* **PASSAGE**:
The outbreak’s infection rate in China has only recently started to slow after authorities instituted strict containment measures. After weeks of forced quarantines and factory shutdowns, the country’s critical and complex manufacturing sector is restarting. Goods are being produced, shipping ventures are leaving the country, and supply chains are receiving key components after weeks of delays.
The resumption of the world’s manufacturing backbone marks the end of a dark era for some firms but kicks off a new challenge for others. The “unprecedented disruption to economic activity” shrank oil demand by roughly 4 million barrels per day, Jeff Currie, head of global commodities research at the bank, wrote, adding that the demand shock seen during the Great Recession reached 5 million barrels per day. Demand for oil could drop further in the coming weeks if new outbreaks in Europe and Asia introduce additional travel bans.
Currie also pointed to China’s oil storage capacity as a variable under pressure. The country’s stores are “filling up quickly, presenting further downside risk if storage is ultimately breached,” the commodities chief said. The issue is unique to oil and other liquid commodities, as inventory of solid goods can be more easily accommodated.

* **DATA TO EXAMINE**:
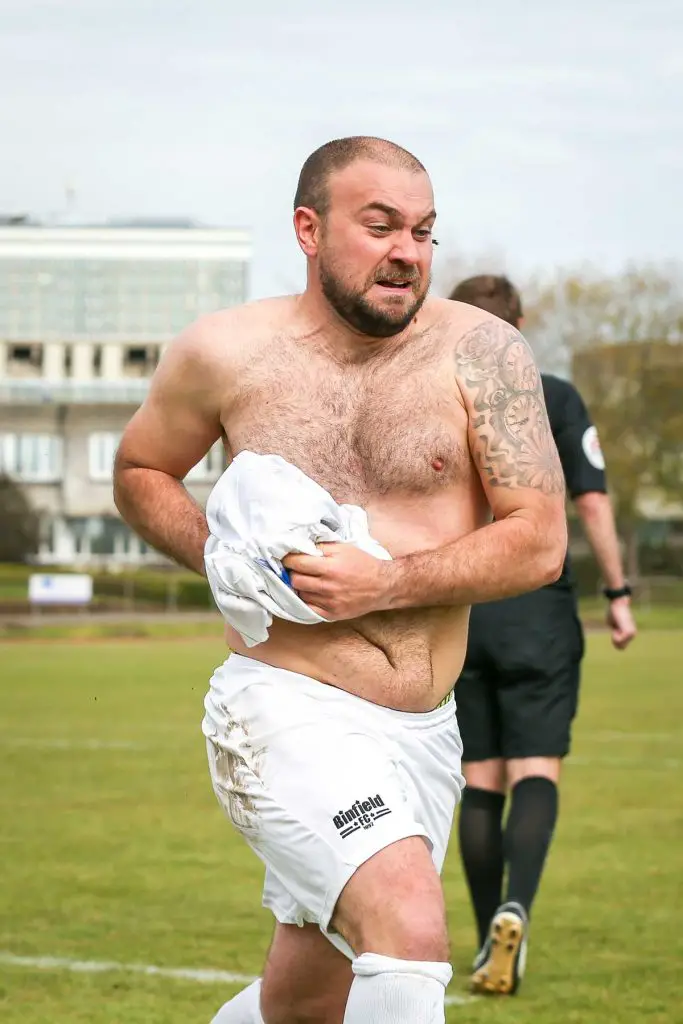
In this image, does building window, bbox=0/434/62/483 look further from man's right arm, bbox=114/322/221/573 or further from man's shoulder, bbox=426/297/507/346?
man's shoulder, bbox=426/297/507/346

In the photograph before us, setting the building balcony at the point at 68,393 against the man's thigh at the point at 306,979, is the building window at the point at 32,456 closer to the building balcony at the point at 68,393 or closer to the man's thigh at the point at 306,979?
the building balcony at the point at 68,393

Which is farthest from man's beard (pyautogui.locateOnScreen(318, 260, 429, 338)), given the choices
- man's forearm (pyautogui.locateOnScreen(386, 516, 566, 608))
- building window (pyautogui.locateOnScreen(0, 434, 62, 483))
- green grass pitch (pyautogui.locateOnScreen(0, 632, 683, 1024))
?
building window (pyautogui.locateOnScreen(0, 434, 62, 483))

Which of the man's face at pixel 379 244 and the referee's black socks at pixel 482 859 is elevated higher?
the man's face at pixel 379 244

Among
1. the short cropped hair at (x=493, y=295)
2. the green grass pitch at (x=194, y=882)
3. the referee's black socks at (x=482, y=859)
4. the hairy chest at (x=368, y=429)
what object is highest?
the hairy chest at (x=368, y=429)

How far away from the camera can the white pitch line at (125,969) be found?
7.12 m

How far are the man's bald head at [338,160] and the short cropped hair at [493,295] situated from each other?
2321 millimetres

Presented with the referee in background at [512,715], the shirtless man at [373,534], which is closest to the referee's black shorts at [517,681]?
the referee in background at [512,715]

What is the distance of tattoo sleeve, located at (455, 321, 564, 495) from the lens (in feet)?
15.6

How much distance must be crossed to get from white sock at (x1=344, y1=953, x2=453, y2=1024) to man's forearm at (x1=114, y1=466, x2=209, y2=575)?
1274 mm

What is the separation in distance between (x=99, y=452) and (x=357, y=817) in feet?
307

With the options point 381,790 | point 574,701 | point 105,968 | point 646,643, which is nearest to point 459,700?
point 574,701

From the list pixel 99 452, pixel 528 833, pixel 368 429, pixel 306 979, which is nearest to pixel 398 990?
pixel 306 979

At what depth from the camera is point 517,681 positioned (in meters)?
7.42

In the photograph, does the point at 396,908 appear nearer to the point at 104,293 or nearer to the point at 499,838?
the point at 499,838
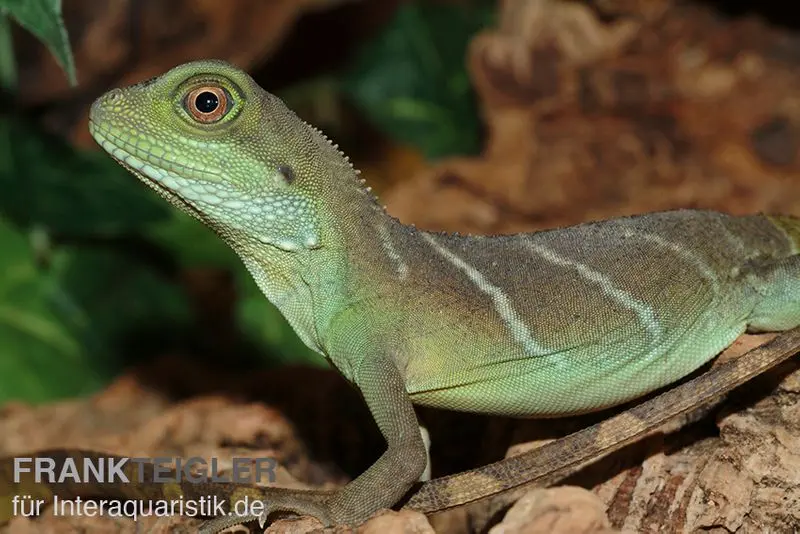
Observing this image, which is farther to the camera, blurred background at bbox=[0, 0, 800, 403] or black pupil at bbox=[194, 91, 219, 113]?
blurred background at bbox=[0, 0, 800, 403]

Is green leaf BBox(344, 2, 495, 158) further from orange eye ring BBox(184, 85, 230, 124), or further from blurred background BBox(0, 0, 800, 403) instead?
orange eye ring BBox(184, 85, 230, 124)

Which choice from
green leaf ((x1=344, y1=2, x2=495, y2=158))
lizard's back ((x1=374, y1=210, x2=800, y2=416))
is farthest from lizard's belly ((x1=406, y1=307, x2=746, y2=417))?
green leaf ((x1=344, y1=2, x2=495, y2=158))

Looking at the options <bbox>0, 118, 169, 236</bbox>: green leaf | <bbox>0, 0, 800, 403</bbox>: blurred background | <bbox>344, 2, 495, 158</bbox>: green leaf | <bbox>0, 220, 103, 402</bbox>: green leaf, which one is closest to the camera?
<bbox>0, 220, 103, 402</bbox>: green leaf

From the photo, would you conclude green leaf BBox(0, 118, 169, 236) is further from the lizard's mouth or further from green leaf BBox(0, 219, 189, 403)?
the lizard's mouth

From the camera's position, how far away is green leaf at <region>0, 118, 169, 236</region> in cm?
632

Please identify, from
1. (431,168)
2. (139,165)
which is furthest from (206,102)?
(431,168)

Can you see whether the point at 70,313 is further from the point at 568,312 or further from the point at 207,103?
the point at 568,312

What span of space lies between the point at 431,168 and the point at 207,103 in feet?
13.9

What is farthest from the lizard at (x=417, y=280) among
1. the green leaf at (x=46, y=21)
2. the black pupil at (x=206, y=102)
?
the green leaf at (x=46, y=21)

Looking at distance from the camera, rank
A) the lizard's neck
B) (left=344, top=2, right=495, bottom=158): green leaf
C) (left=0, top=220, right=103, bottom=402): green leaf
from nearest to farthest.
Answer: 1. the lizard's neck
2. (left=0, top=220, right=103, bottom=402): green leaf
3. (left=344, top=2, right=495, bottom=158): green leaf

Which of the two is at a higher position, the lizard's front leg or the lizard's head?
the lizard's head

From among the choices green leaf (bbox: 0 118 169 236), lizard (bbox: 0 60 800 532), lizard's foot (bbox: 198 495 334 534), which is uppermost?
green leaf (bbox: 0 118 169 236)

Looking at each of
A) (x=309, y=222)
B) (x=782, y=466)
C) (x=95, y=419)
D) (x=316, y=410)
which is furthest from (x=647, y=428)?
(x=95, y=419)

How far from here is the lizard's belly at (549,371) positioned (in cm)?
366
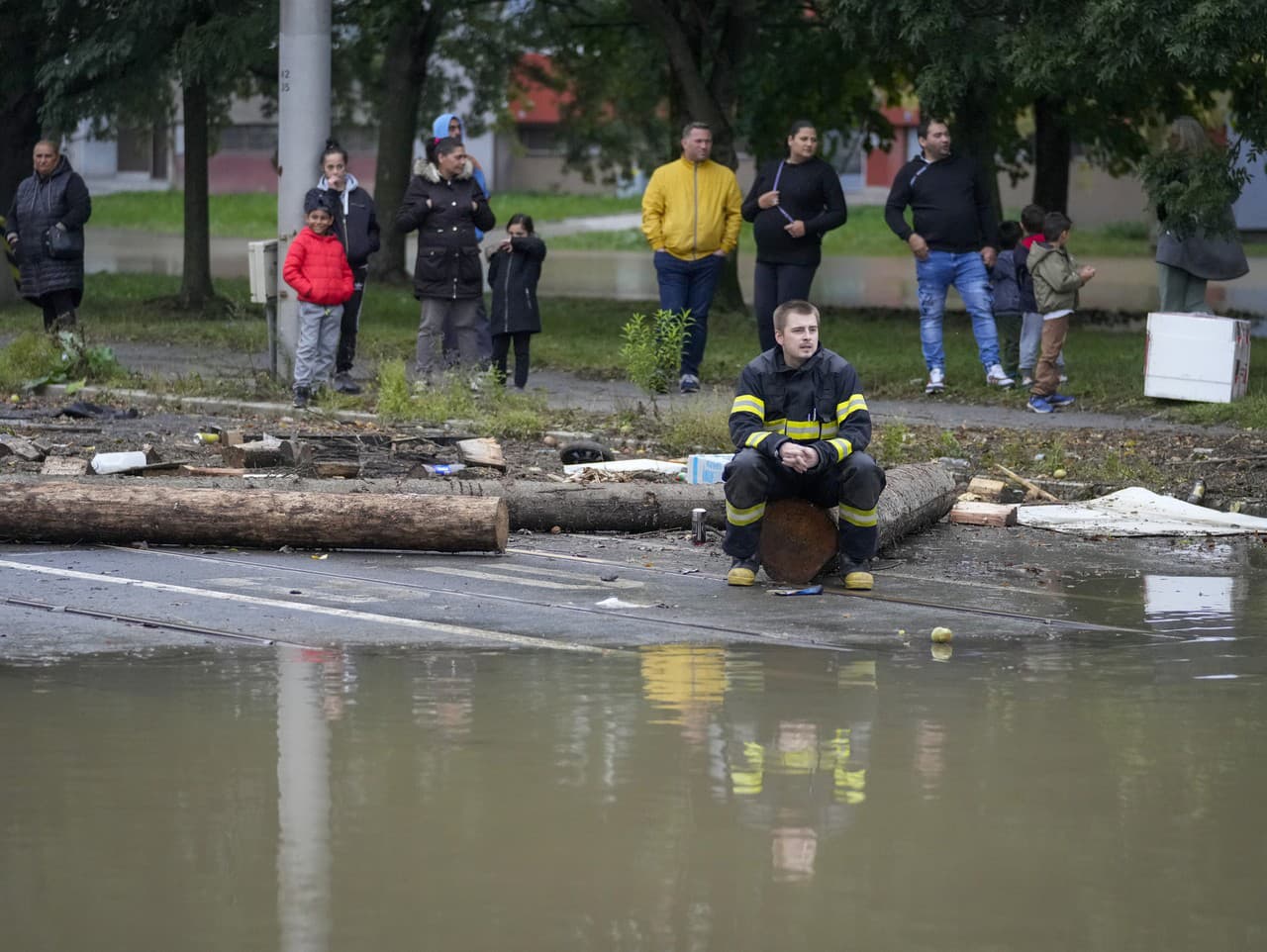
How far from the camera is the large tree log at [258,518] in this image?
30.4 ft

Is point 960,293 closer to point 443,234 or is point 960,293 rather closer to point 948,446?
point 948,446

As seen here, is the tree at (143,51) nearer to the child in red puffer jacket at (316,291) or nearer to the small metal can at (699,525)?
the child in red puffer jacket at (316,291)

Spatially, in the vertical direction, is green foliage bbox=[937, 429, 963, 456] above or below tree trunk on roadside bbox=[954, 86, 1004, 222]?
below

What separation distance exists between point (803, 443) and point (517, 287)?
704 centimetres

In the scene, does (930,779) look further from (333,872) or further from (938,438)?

* **USING THE INFORMATION**:
#1 Please set down, word for word, the part of the passage on oil demand that opens with the words containing "The resumption of" and closes with "additional travel bans.".
#2 In the passage on oil demand, by how much did the disruption to economic activity shrink oil demand?
#3 Write what comes next in the passage on oil demand, starting after its final sentence.
The records come from a separate source.

* **YOUR WRITTEN ANSWERS**:
#1
The resumption of the world’s manufacturing backbone marks the end of a dark era for some firms but kicks off a new challenge for others. The “unprecedented disruption to economic activity” shrank oil demand by roughly 4 million barrels per day, Jeff Currie, head of global commodities research at the bank, wrote, adding that the demand shock seen during the Great Recession reached 5 million barrels per day. Demand for oil could drop further in the coming weeks if new outbreaks in Europe and Asia introduce additional travel bans.

#2 By roughly 4 million barrels per day.

#3
The bank categorised the commodities disruption as either being consumed as a stock or as a flow. The former involves materials such as steel or aluminium used in creating goods or infrastructure. Commodities consumed as a flow include oil in transportation or coal in energy production, Currie wrote. Demand for “stock” commodities isn’t as severe, as materials used in the production of goods can be deferred until manufacturing shutdowns end, he added. The need for “flow” commodities won’t recover so easily, as usage will simply return to previous levels and cannot be boosted to make up for losses.
Amid the commodity market chaos, Currie identified gold as “immune” to coronavirus volatility. The traditional safe haven has enjoyed a steady run-up as investors fled from falling stocks, though the precious metal’s price has fallen from its late-February highs. Gold is “the currency of last resort” and doesn’t suffer the price swings seen by currencies with exposure to virus risks, Currie wrote.
“As a result, gold has outperformed other safe-haven assets like the Japanese Yen or Swiss Franc, a trend we see continuing as long as uncertainty around the full impact of COVID-19 remains,” the commodities head wrote.
The coronavirus and related COVID-19 disease are responsible for more than 3,000 deaths and more than 89,000 infections as of Monday afternoon. The outbreak originated in Wuhan, China, and has since spread to at least 69 other countries. Analysts are eyeing rising infection rates in Iran, Italy, and South Korea as potential risks for slowing global growth.
Gold traded at $US1,596.60 per ounce as of 2:50 p.m. ET Monday, up 4.7% year-to-date. WTI crude traded at $US46.60 per barrel, down 27.4% year-to-date.